| Exercise description |
Swap every "Carrier" in these lines for "Sling" and keep everything else the same. Give back only the words, without the pictures.

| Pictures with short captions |
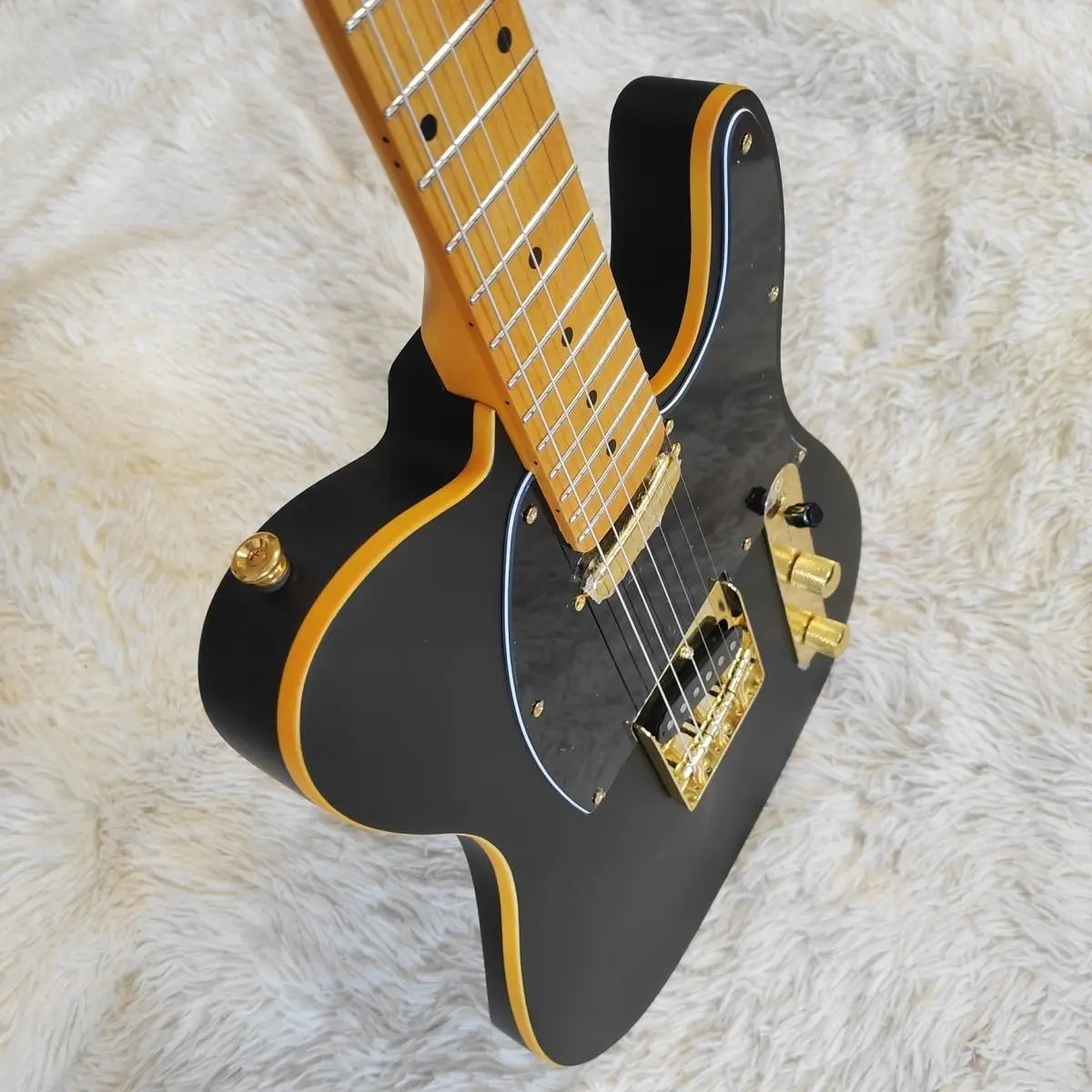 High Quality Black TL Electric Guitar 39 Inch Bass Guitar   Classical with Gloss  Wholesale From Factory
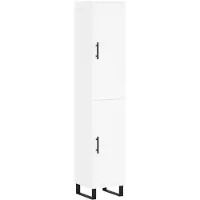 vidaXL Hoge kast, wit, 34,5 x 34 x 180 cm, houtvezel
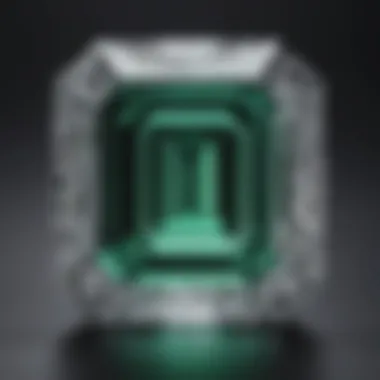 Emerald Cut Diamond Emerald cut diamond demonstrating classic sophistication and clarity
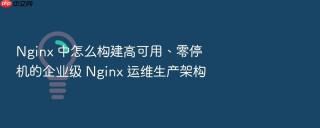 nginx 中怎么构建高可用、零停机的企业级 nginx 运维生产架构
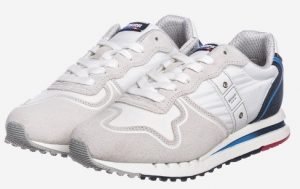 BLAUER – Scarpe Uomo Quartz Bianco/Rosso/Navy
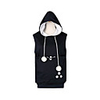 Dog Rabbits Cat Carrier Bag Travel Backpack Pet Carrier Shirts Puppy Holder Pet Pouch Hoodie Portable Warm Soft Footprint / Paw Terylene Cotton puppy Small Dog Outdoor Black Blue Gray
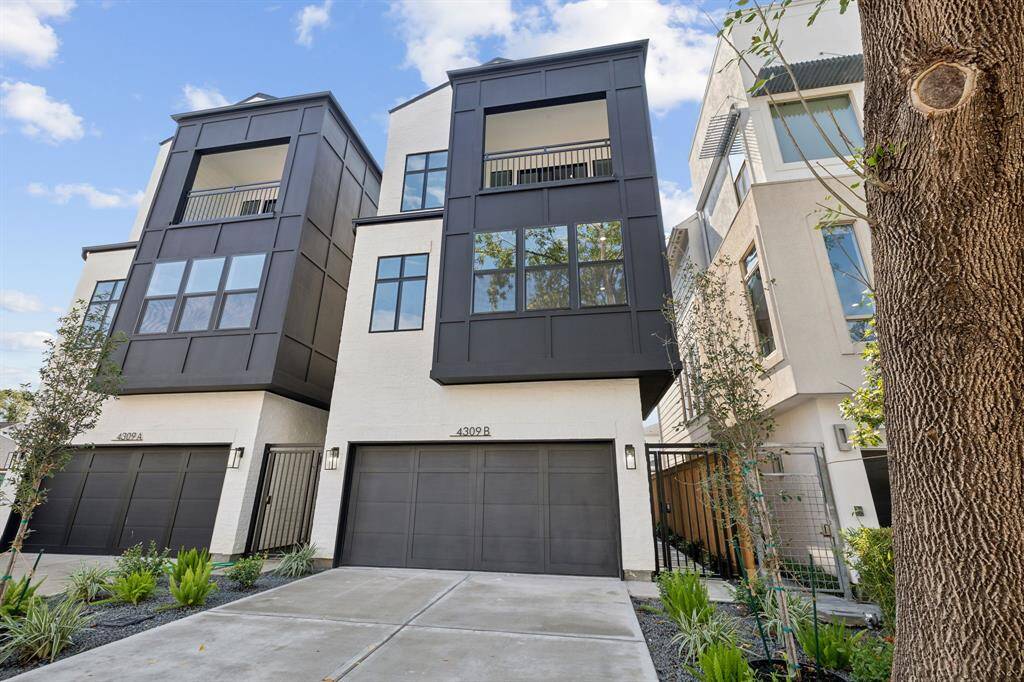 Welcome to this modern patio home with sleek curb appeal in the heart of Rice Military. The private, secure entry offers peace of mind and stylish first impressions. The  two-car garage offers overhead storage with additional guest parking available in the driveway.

| Answer box |
 High Quality Black TL Electric Guitar 39 Inch Bass Guitar   Classical with Gloss  Wholesale From Factory
 vidaXL Hoge kast, wit, 34,5 x 34 x 180 cm, houtvezel
 Emerald Cut Diamond Emerald cut diamond demonstrating classic sophistication and clarity
 nginx 中怎么构建高可用、零停机的企业级 nginx 运维生产架构
 BLAUER – Scarpe Uomo Quartz Bianco/Rosso/Navy
 Dog Rabbits Cat Sling Bag Travel Backpack Pet Sling Shirts Puppy Holder Pet Pouch Hoodie Portable Warm Soft Footprint / Paw Terylene Cotton puppy Small Dog Outdoor Black Blue Gray
 Welcome to this modern patio home with sleek curb appeal in the heart of Rice Military. The private, secure entry offers peace of mind and stylish first impressions. The  two-car garage offers overhead storage with additional guest parking available in the driveway.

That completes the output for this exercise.